▸ To do:
[A] Answer these questions using the blog passage about Life of Riley:
(i) Which play had the writer directed a few years earlier in San Diego?
(ii) What is the name of the role in Life of Riley whose character rehearses the writer's favorite scene?
(iii) Who was the writer's scene partner?
[B] Continue the blog passage about Life of Riley from its final line.

So this play, Life of Riley, Sir Alan’s 82nd or 83rd – can’t remember which offhand – suffice to say he knocks ’em out, plays a cheeky joke on all of us with a bit of self-referencing (bit like this post, following in the steps of the master). In that, the opening scene is a couple rehearsing the scene above (yes, my favorite) for a local production somewhere within the world of the play. And Relatively Speaking was Sir Alan’s 10th or 11th, or it may have been 16th play, but his first commercial hit. So, Sir Alan is here referencing his early work. The reference is undisclosed, it’s an in-joke, not unlike say, Sir Toby and Sir Andrew getting the astrology wrong in Twelfth Night. Not only that, but each of the four scenes in Life of Riley opens with a variation on the Relatively Speaking scene (rehearsed, rehearsed in strife, rehearsed in exasperation, post-show discussion including how it should have been rehearsed).

But wait, there’s more.

I had a few years previously directed this very play, Relatively Speaking, in the very same San Diego.

And the name of the role in Life of Riley, and the guy rehearsing my fav. scene?

Colin.

Therefore, a pun on my favorite scene in my favorite play, as US premiere of my favorite author, and the role spookily, my own name. Throw in San Diego in the summer, Jacaranda blossom, The Old Globe theatre, well appointed old-world accommodation, beaches nearby. Somehow the drastic salary reduction didn’t seem to matter.

Another, at that point unknown, jackpot was that my scene partner was the incomparable Henny Russell (see this blog June 2011) with whom, to my delight I am about to work again (see this blog last entry), although sadly in The Audience, Mrs Thatcher and Churchill say nothing to each other – although perhaps another famous dialogue could be adapted thus:

Mrs Thatcher: If I were married to you I’d poison your tea.

Churchill: If I were married to you I’d drink it.

Stored data:
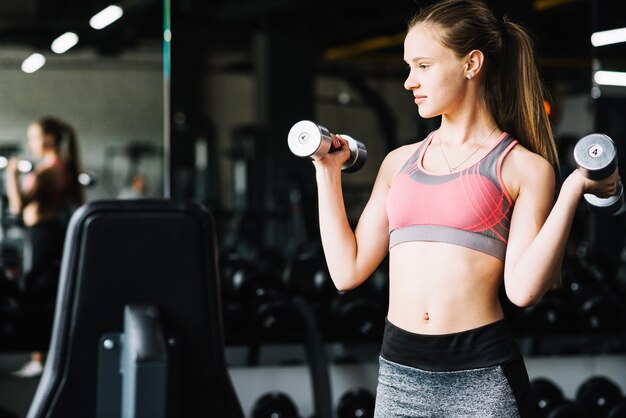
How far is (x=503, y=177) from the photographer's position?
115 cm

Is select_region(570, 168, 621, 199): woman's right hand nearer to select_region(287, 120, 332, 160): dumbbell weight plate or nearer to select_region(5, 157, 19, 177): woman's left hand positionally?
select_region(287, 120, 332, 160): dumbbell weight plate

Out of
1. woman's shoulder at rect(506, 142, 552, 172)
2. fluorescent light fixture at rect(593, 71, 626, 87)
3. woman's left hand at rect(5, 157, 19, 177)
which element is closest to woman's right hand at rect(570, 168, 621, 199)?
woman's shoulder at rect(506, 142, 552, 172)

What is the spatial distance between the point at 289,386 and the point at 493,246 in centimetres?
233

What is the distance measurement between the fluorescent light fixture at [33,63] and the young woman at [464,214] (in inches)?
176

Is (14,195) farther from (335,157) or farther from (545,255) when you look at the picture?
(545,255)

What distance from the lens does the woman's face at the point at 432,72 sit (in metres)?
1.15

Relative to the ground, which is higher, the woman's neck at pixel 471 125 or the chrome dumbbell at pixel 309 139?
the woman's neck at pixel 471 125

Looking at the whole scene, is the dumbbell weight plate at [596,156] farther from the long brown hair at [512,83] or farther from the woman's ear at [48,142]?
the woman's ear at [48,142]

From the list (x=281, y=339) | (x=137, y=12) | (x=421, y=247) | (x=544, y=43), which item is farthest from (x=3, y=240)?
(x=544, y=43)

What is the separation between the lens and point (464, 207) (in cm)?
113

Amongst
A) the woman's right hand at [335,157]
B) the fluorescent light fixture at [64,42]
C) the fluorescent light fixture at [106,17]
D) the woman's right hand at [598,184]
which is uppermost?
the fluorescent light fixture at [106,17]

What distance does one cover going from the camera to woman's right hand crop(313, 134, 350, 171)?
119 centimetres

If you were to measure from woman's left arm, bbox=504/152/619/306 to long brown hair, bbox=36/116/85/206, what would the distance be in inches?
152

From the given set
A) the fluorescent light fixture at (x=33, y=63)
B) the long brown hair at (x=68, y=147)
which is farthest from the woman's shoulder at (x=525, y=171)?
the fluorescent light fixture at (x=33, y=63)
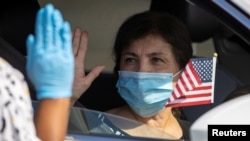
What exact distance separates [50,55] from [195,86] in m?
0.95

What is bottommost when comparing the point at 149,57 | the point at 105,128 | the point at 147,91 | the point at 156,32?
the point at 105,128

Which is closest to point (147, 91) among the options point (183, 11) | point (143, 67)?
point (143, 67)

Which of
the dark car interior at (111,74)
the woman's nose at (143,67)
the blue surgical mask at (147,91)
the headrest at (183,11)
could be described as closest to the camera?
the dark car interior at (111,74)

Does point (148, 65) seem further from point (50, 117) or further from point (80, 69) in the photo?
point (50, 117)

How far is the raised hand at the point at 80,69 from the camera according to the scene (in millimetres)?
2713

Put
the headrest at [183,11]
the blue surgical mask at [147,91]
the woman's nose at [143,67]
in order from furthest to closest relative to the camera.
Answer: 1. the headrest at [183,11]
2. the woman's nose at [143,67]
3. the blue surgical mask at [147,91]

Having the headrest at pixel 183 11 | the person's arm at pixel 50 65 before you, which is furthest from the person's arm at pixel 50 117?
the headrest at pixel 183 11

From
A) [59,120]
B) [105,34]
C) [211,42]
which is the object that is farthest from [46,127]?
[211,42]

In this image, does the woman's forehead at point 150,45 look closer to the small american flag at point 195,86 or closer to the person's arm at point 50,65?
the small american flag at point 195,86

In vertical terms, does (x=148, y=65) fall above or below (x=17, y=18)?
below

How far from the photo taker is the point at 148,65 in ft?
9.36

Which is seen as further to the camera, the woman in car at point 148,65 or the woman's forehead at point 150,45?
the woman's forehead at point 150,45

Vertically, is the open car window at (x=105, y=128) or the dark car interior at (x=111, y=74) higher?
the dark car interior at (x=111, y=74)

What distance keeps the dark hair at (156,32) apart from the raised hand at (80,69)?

...

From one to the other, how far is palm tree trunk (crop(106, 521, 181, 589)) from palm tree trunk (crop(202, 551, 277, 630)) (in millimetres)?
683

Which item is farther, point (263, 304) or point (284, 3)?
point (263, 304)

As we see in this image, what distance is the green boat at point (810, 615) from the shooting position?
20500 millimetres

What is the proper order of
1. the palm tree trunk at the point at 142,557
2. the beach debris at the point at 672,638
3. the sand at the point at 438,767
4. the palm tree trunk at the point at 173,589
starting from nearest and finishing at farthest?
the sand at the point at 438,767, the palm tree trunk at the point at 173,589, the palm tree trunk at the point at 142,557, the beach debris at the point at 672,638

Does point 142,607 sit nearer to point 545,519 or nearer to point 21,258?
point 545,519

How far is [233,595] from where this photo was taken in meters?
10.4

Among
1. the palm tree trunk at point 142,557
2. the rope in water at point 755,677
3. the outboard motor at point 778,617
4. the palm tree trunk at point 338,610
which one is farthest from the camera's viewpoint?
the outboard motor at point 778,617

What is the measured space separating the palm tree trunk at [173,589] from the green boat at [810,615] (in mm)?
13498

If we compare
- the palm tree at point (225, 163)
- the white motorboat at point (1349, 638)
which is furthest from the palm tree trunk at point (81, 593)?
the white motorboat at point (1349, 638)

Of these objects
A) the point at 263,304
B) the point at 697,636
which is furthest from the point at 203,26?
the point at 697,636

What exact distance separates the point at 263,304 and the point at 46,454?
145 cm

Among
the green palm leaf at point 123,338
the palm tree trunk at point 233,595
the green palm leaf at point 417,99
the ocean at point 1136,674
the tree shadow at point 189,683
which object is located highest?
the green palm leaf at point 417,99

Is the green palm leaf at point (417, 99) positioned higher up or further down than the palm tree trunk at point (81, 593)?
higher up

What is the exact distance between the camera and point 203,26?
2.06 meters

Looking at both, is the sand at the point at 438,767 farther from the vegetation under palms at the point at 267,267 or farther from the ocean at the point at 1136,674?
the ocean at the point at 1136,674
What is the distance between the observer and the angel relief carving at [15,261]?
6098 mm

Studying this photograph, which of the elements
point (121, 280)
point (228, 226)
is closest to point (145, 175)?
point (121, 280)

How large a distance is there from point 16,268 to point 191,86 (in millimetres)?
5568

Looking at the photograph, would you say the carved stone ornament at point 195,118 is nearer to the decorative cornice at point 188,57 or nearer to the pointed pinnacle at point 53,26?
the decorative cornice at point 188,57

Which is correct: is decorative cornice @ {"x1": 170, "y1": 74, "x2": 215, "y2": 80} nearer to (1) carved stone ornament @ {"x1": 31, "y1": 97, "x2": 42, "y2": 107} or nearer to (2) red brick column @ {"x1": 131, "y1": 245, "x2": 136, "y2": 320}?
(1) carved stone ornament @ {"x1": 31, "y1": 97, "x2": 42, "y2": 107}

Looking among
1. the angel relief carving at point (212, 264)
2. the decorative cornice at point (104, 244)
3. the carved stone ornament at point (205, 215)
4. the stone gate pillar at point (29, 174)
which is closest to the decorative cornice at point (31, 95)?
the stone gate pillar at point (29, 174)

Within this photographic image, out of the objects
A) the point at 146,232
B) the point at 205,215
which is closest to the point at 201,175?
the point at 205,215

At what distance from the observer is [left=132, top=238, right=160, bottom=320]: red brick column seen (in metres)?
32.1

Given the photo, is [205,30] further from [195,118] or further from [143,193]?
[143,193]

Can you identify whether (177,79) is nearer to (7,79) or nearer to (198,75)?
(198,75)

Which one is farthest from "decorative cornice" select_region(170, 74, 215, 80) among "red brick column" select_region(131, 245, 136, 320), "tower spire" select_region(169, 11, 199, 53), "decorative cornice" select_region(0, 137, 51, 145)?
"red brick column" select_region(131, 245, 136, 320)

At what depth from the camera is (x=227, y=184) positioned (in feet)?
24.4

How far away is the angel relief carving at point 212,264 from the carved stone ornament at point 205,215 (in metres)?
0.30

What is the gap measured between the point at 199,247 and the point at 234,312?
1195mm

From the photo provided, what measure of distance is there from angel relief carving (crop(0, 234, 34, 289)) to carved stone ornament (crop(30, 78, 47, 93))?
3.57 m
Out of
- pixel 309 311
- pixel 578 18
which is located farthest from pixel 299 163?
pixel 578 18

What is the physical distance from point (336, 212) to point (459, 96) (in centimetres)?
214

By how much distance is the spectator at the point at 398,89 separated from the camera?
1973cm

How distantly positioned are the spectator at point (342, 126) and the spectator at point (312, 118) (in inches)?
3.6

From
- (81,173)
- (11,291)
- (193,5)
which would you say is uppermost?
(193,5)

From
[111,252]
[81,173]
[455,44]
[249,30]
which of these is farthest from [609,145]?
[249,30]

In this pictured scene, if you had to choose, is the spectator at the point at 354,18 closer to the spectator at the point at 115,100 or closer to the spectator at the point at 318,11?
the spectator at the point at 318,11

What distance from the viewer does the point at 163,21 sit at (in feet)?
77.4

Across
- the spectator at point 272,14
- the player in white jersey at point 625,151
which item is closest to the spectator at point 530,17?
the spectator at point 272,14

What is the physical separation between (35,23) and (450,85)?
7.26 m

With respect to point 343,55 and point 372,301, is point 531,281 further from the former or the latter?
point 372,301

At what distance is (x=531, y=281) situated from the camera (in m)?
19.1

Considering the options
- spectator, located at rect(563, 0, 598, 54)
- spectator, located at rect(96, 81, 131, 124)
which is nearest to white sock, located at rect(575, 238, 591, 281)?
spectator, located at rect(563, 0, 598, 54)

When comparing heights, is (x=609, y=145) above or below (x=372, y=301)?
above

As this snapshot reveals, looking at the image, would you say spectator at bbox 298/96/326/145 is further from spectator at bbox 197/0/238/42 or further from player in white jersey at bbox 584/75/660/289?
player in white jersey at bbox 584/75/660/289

* * *

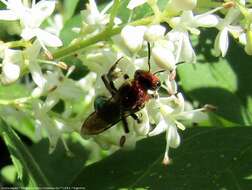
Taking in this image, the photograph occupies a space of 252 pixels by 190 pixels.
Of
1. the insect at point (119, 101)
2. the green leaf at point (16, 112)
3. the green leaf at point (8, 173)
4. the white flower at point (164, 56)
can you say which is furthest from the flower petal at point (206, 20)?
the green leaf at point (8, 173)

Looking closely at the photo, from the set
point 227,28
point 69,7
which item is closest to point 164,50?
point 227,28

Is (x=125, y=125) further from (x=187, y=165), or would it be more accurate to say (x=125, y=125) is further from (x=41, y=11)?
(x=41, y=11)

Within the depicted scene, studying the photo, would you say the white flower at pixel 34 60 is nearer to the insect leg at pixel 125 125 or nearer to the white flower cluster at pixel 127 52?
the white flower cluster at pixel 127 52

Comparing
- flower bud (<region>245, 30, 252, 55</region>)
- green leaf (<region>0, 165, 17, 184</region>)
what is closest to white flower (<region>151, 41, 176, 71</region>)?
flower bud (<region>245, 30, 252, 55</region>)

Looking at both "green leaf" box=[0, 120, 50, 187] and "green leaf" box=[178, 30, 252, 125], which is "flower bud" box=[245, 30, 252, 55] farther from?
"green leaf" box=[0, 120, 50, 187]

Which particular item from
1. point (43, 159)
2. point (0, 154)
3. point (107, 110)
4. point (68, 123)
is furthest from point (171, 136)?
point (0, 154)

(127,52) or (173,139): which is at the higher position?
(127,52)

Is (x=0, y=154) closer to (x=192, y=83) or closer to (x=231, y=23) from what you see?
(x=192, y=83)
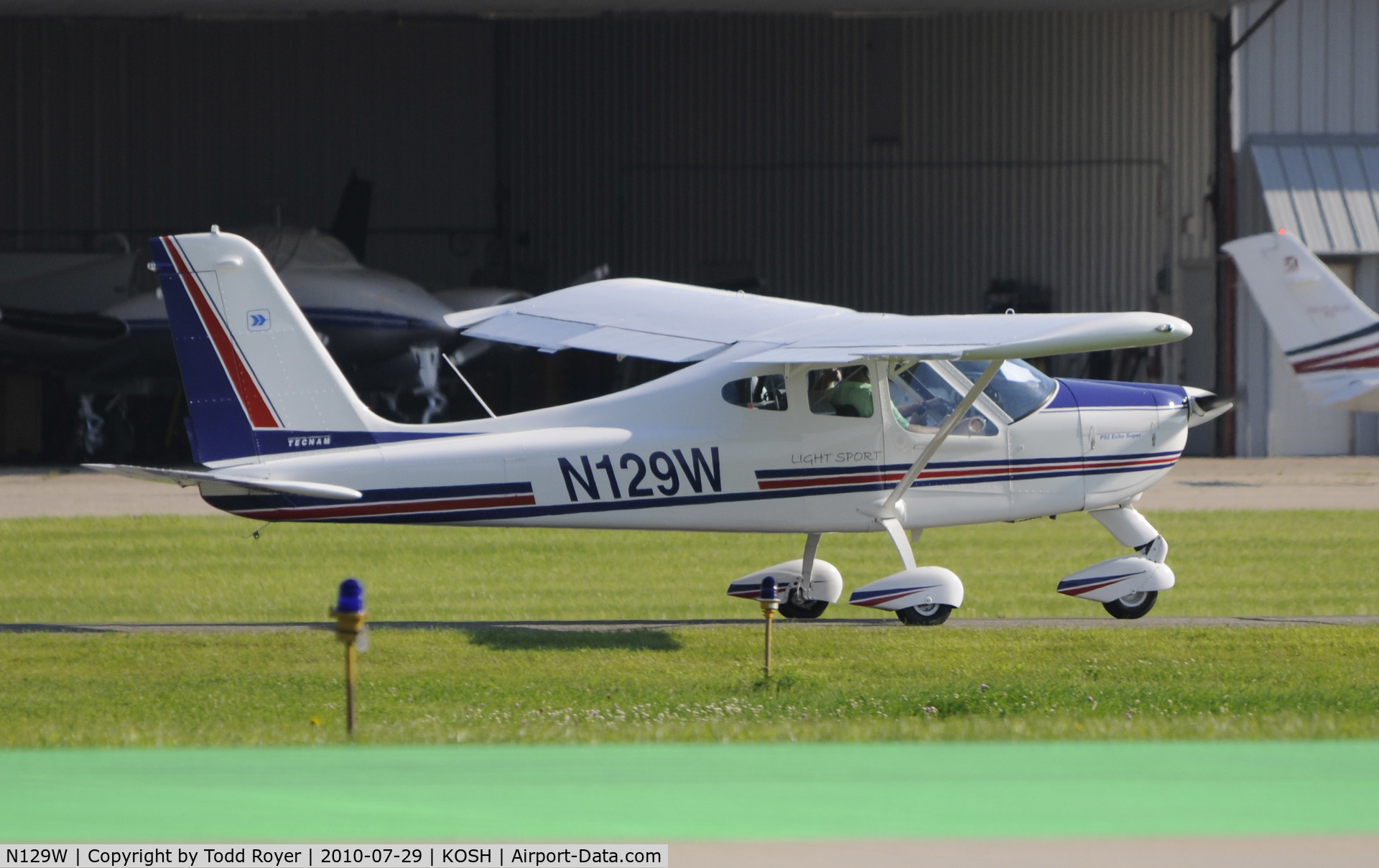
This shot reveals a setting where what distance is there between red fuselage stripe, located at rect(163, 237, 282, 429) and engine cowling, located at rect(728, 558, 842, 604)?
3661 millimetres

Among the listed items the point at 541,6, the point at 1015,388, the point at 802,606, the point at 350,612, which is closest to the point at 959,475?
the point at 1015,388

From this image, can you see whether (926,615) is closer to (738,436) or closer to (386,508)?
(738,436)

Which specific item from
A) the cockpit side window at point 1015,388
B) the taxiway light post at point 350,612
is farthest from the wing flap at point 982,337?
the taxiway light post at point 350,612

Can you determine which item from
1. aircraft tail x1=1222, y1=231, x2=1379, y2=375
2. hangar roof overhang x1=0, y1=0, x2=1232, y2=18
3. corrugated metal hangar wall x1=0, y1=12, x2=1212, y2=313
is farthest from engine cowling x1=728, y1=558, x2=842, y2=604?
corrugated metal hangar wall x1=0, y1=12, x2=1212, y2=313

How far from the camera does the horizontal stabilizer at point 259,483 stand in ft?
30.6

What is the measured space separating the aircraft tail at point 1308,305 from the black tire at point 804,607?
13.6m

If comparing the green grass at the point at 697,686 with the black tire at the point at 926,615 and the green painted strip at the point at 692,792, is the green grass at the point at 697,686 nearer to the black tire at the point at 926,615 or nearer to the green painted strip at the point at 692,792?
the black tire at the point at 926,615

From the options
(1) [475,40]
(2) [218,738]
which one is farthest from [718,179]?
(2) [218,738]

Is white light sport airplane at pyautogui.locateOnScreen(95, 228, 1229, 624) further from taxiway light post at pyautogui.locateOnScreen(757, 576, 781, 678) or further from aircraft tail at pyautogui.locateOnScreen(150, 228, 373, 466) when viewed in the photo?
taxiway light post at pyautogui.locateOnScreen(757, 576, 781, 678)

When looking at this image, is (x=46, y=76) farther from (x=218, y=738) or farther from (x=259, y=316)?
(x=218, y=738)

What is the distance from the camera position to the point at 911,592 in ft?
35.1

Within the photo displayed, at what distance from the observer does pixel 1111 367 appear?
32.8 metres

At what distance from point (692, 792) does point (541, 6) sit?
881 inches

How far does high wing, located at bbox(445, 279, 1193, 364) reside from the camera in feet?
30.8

▸ Results:
[A]
(i) Relatively Speaking
(ii) Colin
(iii) Henny Russell

[B]
We pick up the actor’s nightmare when I’ve played the scene, the marmalade one,  and I’m relaxing in my dressing room. There’s a book, there may be a fine-quality whisky (even though I never drink during a show – seriously I don’t – afterwards is a different matter), but if there isn’t actually a whisky it feels like there is one. I’ve taken off the jacket, tie and shoes and am leaning back on a chair with my feet on the make-up counter, I’m reading something pleasing (don’t know what it is, but it’s making me smile). The dressing room lights are mellow, and the counter resembles the practical confusion of my study. There are books, papers, bills, there’s make-up, and other theatrical accessories all piled irregularly in happy confusion and I know where everything is and I’m looking forward to the curtain call where I’m confident there will be a warm reception.

Suddenly something alerts me. I’ve forgotten something. What play are we doing? Relatively Speaking, ok, all I have to do is wait for the final scene … no, hold it, I’m confused … somehow I’ve got the idea that I’m on tour and I’m in the company of The Madness of George III where I played a telling cameo, and also once when one of the other guys was sick, took over as the vicar giving a blessing in the very last image of the play. I look down and see that I’m half dressed in religious vestments … but … wtf (!?!) … it’s not George, it’s RELATIVELY SPEAKING.

The chair comes upright and I spring from it and furiously rummage the counter for the script (where the f**k is it???) as whisky, books and make-up go flying. Over the p.a. I hear dialogue from the scene where my entrance is coming up. I sprint (if that word can be applied to undressing and dressing) out of the vicar’s garb into the tweedy jacket and cords of an Englishman in his garden and jam both legs into one leg of the trousers. There’s no time to undo this. Hopping around like a demented pogo stick, anxiety becomes terror as I at last find the script which has morphed from a slim volume into something Dickens might have written in one of his more verbose moods, and I riffle the pages desperately looking for my lines.

And there they are all neatly highlighted in yellow.

Do I know them?

NO! ARGH!

These are lines I have never seen (and lines that Ayckbourn never wrote – or did he?). I turn a page and I see a block of text, again highlighted, it is the beginning of a twelve page monologue and all of it is strange to me.

What is to be done? Can I busk/impovise it? No! Don’t be ridiculous! Not even Eddie Izzard could do that! My entrance is coming up (a matter of seconds now). I am still wrongly dressed, I catch myself in the mirror and see that my thinning hair is now back-combed in horror and I look like a steampunk version of a pantomime dame. Adrenalin and some unknown hallucinogenic course through me.

Suddenly I’m in the wings, from the darkness I see the brightly lit stage, inwardly I invoke the genius of Ayckbourn, Moliere and Shakespeare, desperately appealing to all three to come up with some brilliant sleight-of-form that can save me and amuse the (enormous) audience. But I know it’s hopeless. I’m completely f**k*d. My terror escalates …

And then I wake up.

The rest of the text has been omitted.